Statistical analyses were done at the DMCC. The capacities for disease duration, patient age, and genotype (mutant and normal repeat lengths) to predict SARA scores in patients with SCA were determined by linear regression analysis. Comparisons between SCAs were done by ANOVA and Student t-test for parametric datasets. SARA scores were correlated with the SCAFI-AB, 9HPT, T25FW, UHDRS IV, SF36 and EQVAS data using Pearson correlations and linear regression analyses. Correlations of the SARA score with the Patient Global Impression and the Physician Global Impression were assessed using Spearman’s rank correlation coefficient. Significance of SARA scores by the Patient Global Impression and the Physician Global Impression was assessed using the Kruskal-Wallis test. The frequency of observations in different SCAs was analyzed by chi-square test and Fisher’s exact test, depending on sample size. Mixed modeling, adjusting for repeated measurements, was used to estimate linear trends in SARA, T25FW, functional stage and 9HPT scores overtime. All tests were two-sided and p < 0.05 was considered significant after adjusting for multiple comparisons.

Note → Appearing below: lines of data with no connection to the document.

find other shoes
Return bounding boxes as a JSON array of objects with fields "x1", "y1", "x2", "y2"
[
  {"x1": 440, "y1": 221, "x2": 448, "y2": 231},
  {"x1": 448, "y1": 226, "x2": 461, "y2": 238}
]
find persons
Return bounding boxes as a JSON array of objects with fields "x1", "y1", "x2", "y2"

Genotyping was confirmed in DNA samples from 287 of the 345 subjects, including 50 SCA1, 60 SCA2, 111 SCA3 and 66 SCA6 patients. First, quality control was ascertained. There was 100% concordance of the first and second multiplex genotype which was performed in 10% randomly chosen samples. Sequence analysis showed 98.8% concordance with repeat number determined by fragment sizing; the discordance by 1-3 repeats was found in seven samples with long SCA3 alleles. Four additional samples (1.4%) showed no or erroneous SCA1, 2, 3 or 6 expansion. The allele size differed from the commercial testing result in 38% of samples by 1 repeat, 10% by 2 repeats and 6% by ≥3 repeats, suggesting the necessity of independent repeat size determination for precise genotyping in these SCAs.
Cross section data
A total of 345 patients, including 60 SCA1 (17.4%), 75 SCA2 (21.7%), 138 SCA3 (40.0%) and 72 SCA6 (20.9%) were enrolled in the study from April 2010 to August 2012. The proportion of SCA3 (40.0%) patients in the CRC-SCA cohort is larger and the proportion of SCA2 (21.7%) is smaller than those in the European study population (SCA1: 117, 22.2%; SCA2: 163, 31.0%; SCA3: 139, 26.4%; SCA6: 107, 20.3%; p < 0.001 chi-square) . The distributions of age, sex, age at onset, age at baseline, duration of the disease and SARA Total Score at the baseline of patients with each SCA are listed in Table 1. SCA6 patients had significantly later onset of the disease than those with SCA1, 2 or 3 (p < 0.001). The male:female ratio of patients in each SCA was less than 1.00, but did not significantly differ from 1.00 that is expected from the autosomal dominant inheritance. In 287 patients CAG repeat alleles were determined and the genetic diagnosis was confirmed at the University of Utah. The size of the expanded allele showed a significant inverse correlation with the age at onset in patients with SCA1 (r = −0.608 p < 0.001), SCA2 (r = −0.449 p = 0.008), SCA3 (r = −0.690 p < 0.001), and SCA6 (r = −0.394 p < 0.001). However, the rate of increase of the SARA Total Score, which was estimated from the baseline SARA score and the duration of the disease, showed no correlation with the CAG repeat size in any of the SCAs.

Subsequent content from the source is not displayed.